"Since the public launch of ChatGPT in November 2022, we've been battening down the hatches amid an absolute deluge of AI slop. But it hasn't quite drowned us all yet, evidently. The report, published by the SEO firm Graphite, analyzed a random sample of 65,000 English-language articles published between January 2020 and May 2025. Using an AI detector called Surfer, any article that was found to have 50 percent or more of the content written with a large language model was considered AI-generated."
"Now, for the good news: it looks like the influx of AI articles has hit a plateau. After AI-generated articles hit a peak in November 2024, the share of newly-published AI and human-written content has been hovering around a fifty-fifty split, As of this May, the share of new AI articles is at 52 percent, trading places from just a month ago when human written articles enjoyed a brief majority."
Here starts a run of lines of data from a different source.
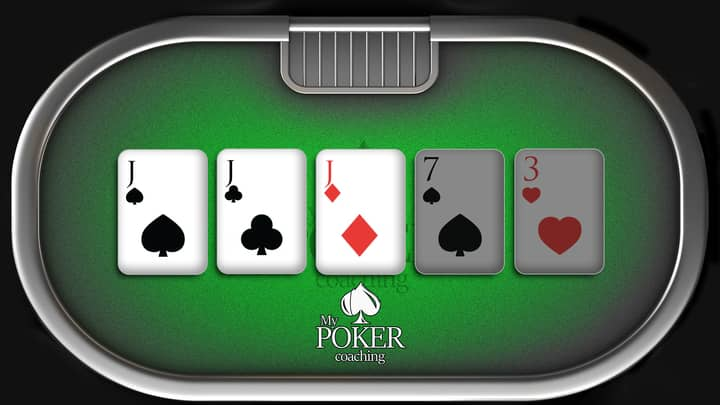 three of a kind poker hands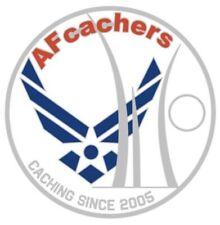Pathtag #19941 - AFcachers
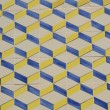 Geometrical Portuguese tile — Stock Photo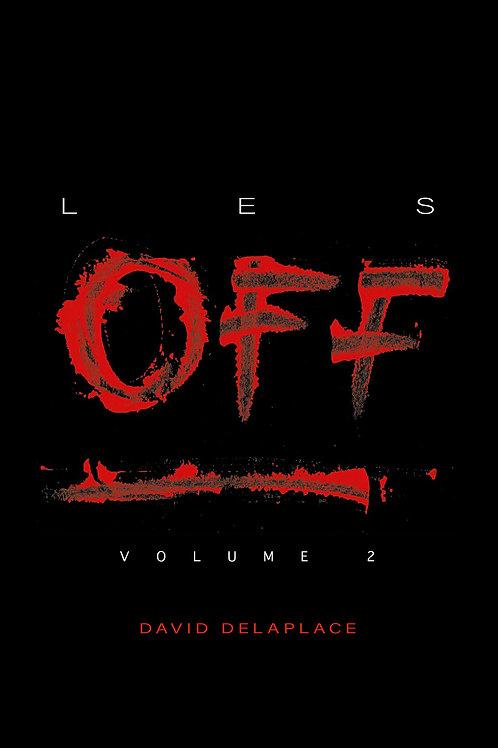 LES OFF Vol2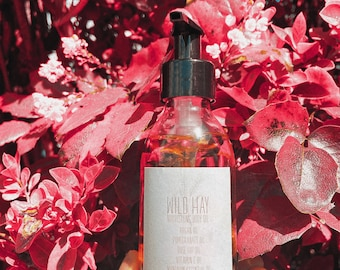 Body and Face oil with Rose hip and Pomegranate oil.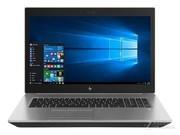 HP ZBook 17 G5(酷睿i7-8750H/16GB/256GB+2TB)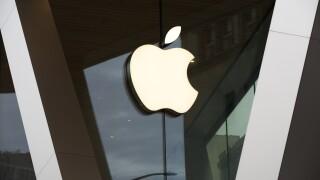 Apple Redesigned Macs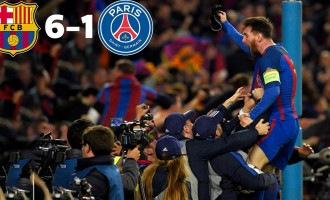 Barcelona crush PSG to achieve greatest Champions League comeback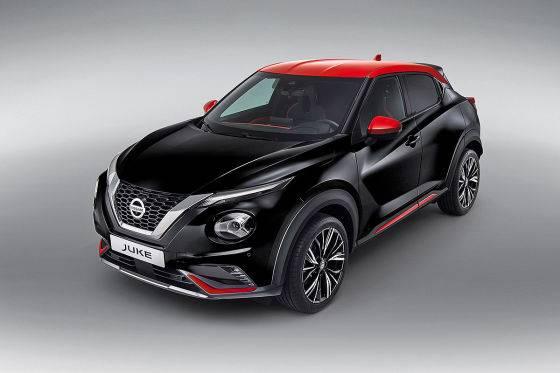 Nissan-Juke-2-специальная-серия-2.jpg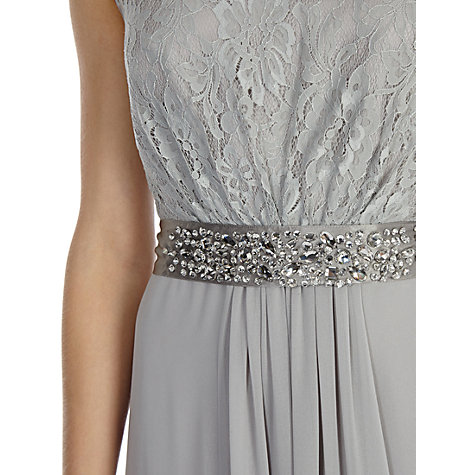 Buy Coast Lori Lee Lace Maxi Dress, Silver Online at johnlewis.com
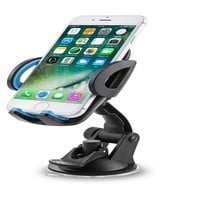 Universal Mobile Car Phone Holder Stand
"There's also a possibility that the proportion of human content may be even higher. The researchers used an open source dataset of hundreds of billions of webpages called Common Crawl. Because AI firms plundered this treasure trove of data to train their LLMs, many paywalled websites have started blocking Common Crawl from indexing their pages, Axios notes. These almost certainly human written articles, then, would be left out of Graphite's analysis."
Graphite analyzed a random sample of 65,000 English-language articles published between January 2020 and May 2025 using the Surfer AI detector. Any article with 50 percent or more content written by a large language model was classified as AI-generated. The share of AI-generated articles rose from roughly 10 percent in late 2022 to over 40 percent by 2024, peaked in November 2024, and then plateaued around a fifty-fifty split. As of May 2025, 52 percent of new articles were flagged as AI-generated. Exclusion of paywalled, likely human-written pages from Common Crawl and uncertainty about detector accuracy could undercount human content.